-- BEGIN DATA ROWS --

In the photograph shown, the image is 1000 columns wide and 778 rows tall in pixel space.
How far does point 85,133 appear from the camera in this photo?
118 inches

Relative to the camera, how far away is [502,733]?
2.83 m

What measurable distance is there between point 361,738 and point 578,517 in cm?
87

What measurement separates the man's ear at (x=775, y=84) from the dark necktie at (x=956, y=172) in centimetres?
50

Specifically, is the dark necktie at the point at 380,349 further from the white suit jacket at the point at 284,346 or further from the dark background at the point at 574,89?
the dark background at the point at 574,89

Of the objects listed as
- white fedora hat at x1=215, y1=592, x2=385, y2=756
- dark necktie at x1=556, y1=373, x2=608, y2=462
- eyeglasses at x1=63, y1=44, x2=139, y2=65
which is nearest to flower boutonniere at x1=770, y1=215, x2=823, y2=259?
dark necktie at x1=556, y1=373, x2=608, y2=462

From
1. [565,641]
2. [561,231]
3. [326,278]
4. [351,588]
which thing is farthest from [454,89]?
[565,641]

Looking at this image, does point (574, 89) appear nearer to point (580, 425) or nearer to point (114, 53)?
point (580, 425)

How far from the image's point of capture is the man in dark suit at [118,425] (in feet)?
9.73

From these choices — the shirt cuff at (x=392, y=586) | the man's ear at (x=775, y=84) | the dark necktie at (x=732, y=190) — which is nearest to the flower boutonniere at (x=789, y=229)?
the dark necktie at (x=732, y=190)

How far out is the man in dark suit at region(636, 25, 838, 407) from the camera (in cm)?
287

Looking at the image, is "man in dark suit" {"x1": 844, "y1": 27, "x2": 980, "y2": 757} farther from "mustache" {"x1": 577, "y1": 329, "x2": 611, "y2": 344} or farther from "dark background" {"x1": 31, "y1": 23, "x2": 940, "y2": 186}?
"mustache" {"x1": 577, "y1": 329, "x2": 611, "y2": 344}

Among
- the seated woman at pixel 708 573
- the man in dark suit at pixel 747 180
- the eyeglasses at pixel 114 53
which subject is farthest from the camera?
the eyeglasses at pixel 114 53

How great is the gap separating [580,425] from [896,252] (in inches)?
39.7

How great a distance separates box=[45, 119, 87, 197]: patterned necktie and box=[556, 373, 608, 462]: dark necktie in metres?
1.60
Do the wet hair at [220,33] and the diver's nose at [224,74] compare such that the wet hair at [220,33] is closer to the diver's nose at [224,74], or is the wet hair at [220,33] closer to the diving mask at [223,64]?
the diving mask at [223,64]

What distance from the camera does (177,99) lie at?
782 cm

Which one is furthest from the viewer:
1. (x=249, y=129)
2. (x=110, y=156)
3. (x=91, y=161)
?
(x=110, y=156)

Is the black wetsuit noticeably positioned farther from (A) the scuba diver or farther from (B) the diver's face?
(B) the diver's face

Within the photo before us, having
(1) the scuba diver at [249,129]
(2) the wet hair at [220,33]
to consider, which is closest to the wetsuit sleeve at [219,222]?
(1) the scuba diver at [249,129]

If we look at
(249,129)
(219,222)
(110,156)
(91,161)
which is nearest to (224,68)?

-- END DATA ROWS --

WRITTEN PROBLEM — Repeat the records above exactly, from the first line to the last.

RESPONSE BELOW —
In the photograph shown, the image is 1000 columns wide and 778 rows tall in pixel space.
How far does point 85,133 appear from the camera in this photo?
118 inches

Relative to the camera, how far away is [502,733]?
2.83 m

What measurable distance is there between point 361,738 and point 578,517 in cm?
87

What measurement separates the man's ear at (x=775, y=84) from the dark necktie at (x=956, y=172) in centimetres?
50

Specifically, is the dark necktie at the point at 380,349 further from the white suit jacket at the point at 284,346 or further from the dark background at the point at 574,89?
the dark background at the point at 574,89

Of the objects listed as
- white fedora hat at x1=215, y1=592, x2=385, y2=756
- dark necktie at x1=556, y1=373, x2=608, y2=462
- eyeglasses at x1=63, y1=44, x2=139, y2=65
which is nearest to flower boutonniere at x1=770, y1=215, x2=823, y2=259?
dark necktie at x1=556, y1=373, x2=608, y2=462

From
1. [565,641]
2. [561,231]
3. [326,278]
4. [351,588]
which thing is farthest from [454,89]?
[565,641]

Looking at this image, does point (574, 89) appear nearer to point (580, 425) or nearer to point (114, 53)?
point (580, 425)

How far from the image's point of capture is the man in dark suit at [118,425] (in feet)?
9.73

From these choices — the shirt cuff at (x=392, y=586) | the man's ear at (x=775, y=84) | the dark necktie at (x=732, y=190) — which is nearest to the flower boutonniere at (x=789, y=229)?
the dark necktie at (x=732, y=190)

How far out is the man in dark suit at region(636, 25, 838, 407) from the camera (in cm)?
287

Looking at the image, is "man in dark suit" {"x1": 844, "y1": 27, "x2": 980, "y2": 757} farther from "mustache" {"x1": 577, "y1": 329, "x2": 611, "y2": 344} or farther from "dark background" {"x1": 31, "y1": 23, "x2": 940, "y2": 186}?
"mustache" {"x1": 577, "y1": 329, "x2": 611, "y2": 344}

Among
- the seated woman at pixel 708 573
- the man in dark suit at pixel 747 180
- the eyeglasses at pixel 114 53
which subject is farthest from the camera?
the eyeglasses at pixel 114 53

How great is the gap separating [580,425] from [896,252] (in inches)?
39.7

How great a distance separates box=[45, 119, 87, 197]: patterned necktie and box=[556, 373, 608, 462]: dark necktie in metres?
1.60
Do the wet hair at [220,33] and the diver's nose at [224,74] compare such that the wet hair at [220,33] is closer to the diver's nose at [224,74], or is the wet hair at [220,33] closer to the diving mask at [223,64]?
the diving mask at [223,64]

What distance from the camera does (177,99) lie at?
782 cm

Which one is furthest from the viewer:
1. (x=249, y=129)
2. (x=110, y=156)
3. (x=91, y=161)
?
(x=110, y=156)

Is the black wetsuit noticeably positioned farther from (A) the scuba diver or farther from (B) the diver's face?
(B) the diver's face

Within the photo before us, having
(1) the scuba diver at [249,129]
(2) the wet hair at [220,33]
to consider, which is closest to the wetsuit sleeve at [219,222]?
(1) the scuba diver at [249,129]

If we look at
(249,129)
(219,222)
(110,156)
(91,161)
which is nearest to (224,68)?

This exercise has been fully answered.